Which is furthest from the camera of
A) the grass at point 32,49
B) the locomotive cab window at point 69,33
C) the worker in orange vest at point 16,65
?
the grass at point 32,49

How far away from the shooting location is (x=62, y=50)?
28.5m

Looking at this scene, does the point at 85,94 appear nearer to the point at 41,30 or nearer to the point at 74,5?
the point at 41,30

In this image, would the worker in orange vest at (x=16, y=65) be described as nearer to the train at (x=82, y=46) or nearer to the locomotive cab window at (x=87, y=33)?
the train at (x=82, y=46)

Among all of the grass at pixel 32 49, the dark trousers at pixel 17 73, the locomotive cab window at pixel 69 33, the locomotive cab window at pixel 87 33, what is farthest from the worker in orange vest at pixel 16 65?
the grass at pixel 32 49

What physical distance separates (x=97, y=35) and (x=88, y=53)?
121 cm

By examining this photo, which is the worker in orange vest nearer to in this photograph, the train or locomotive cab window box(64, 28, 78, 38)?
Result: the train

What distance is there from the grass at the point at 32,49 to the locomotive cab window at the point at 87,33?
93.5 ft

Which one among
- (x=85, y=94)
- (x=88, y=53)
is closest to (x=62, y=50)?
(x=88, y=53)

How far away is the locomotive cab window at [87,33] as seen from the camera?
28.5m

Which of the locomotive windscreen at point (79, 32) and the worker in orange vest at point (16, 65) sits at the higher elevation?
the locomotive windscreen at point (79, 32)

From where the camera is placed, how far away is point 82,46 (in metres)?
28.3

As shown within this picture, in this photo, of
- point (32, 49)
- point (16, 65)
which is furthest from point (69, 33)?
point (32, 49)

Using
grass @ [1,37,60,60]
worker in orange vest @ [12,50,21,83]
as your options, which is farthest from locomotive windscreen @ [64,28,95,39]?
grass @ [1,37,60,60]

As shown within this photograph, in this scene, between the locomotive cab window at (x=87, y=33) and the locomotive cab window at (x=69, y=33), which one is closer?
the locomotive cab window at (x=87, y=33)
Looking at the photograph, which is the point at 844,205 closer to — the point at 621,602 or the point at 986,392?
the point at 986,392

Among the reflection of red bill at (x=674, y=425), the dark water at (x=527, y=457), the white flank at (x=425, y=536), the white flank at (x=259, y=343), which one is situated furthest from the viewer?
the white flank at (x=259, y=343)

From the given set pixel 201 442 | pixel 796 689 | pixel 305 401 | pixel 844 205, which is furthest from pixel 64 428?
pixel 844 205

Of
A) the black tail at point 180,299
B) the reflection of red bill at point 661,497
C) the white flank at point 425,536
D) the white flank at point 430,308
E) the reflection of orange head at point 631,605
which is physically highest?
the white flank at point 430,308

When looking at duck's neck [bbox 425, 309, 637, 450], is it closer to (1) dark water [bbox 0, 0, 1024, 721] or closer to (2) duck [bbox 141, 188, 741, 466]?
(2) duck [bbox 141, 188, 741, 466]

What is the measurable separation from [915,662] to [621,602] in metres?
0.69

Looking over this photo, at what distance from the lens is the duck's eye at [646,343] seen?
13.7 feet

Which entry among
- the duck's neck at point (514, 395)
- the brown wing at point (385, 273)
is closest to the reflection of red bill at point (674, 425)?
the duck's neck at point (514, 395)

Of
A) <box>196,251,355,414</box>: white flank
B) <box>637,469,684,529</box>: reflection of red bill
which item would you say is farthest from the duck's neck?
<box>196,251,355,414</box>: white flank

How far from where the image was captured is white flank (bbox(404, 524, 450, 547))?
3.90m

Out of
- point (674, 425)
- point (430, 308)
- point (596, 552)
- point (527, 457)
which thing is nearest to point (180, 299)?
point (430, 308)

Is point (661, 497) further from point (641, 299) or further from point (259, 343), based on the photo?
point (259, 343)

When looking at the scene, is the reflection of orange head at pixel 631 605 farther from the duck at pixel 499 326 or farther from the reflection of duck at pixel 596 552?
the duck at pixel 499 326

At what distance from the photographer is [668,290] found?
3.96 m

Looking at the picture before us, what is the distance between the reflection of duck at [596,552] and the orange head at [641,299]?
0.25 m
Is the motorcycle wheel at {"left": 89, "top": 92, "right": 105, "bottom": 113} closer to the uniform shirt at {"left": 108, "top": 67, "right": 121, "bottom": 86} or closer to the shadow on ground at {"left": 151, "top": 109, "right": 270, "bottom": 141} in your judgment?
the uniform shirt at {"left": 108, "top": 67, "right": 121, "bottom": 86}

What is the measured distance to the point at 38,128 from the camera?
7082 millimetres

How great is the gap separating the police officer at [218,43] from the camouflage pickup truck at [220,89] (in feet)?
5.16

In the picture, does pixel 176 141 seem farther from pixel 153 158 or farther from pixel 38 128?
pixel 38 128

Set exercise: Repeat, without change, each line of the data above from the one that contains "Is the motorcycle" through the final line, counting both.

Expected output:
Is the motorcycle wheel at {"left": 89, "top": 92, "right": 105, "bottom": 113} closer to the uniform shirt at {"left": 108, "top": 67, "right": 121, "bottom": 86} or closer to the shadow on ground at {"left": 151, "top": 109, "right": 270, "bottom": 141} in your judgment?
the uniform shirt at {"left": 108, "top": 67, "right": 121, "bottom": 86}

What is the measured distance to the point at 38,128 from the camera?
7082 millimetres

How great is the gap separating the police officer at [218,43] from the camouflage pickup truck at [220,89] (in feet)?
5.16

In the picture, does pixel 176 141 seem farther from pixel 153 158 or farther from pixel 38 128?
pixel 38 128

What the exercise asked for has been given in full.